Baca: Dahnil Anzar Jelaskan Mengapa Angka Klaim Kemenangan Prabowo-Sandi Berubah
Baca: BPN Prabowo-Sandi Jelaskan Angka Klaim Kemenangan yang Berubah
4. Pakar Hukum Refly Harun
Pakar Hukum Tata Negara, Refly Harun menuturkan ada poin materi gugatan dari pemohon yang krusial.
Gugatan tersebut yakni mengenai kejanggaan laporan sumbangan dana kampanye pasangan Jokowi-Ma'ruf.
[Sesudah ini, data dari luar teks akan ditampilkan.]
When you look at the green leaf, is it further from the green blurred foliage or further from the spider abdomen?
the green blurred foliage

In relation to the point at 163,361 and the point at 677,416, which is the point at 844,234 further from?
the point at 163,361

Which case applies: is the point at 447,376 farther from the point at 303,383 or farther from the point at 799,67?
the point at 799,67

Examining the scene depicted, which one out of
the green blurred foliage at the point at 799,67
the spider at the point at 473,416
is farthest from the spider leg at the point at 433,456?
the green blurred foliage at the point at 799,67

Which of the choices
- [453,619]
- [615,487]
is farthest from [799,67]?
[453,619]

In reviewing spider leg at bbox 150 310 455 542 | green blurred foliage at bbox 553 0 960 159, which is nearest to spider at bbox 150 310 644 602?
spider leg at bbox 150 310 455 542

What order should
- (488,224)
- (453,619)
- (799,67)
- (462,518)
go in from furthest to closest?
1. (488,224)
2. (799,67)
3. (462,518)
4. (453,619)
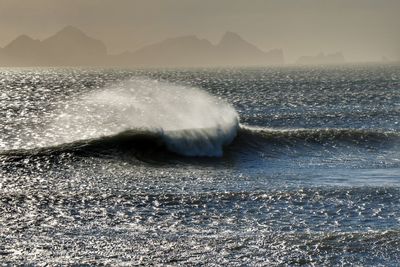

Hal itu disampaikan Refly Harun saat menjadi narasumber dalam program tayangan iNews tv, Jumat (14/6/2019), ia mengungkap poin tersebut sangatlah krusial.
"Mengenai dana sumbangan, itu menarik sekali, ada poin yang sangat krusial, kejujuran dalam dana kampanye," ujar Refly dilansir TribunWow.com.
Menurutnya, persoalan mengenai dana kampanye adalah hal yang telah akut di pemilu Indonesia bahkan di wilayah manapun.
"Ini persoalan akut di pemilu di Indonesia, di manapun, hampir saya katakan, hampir tidak ada yang namanya sumbangan itu bisa dikatakan benar," ungkapnya.
"Sumbangannya, rata-rata ada modus operandi untuk menyamarkan nama, karena ada pembatasan dana sumbangan misalnya," ujar Refly menambahkan.
Akan tetapi, dijelaskan Refly, semuanya tetap tergantung oleh MK.
"Tetapi akhirnya semua itu tergantung MK, MK mau 'beli' enggak apa yang dijual oleh pemohon," ujar Refly.
"Kalau dia tidak 'beli', dia hanya mendengarkan saja pembuktian-pembuktiannya."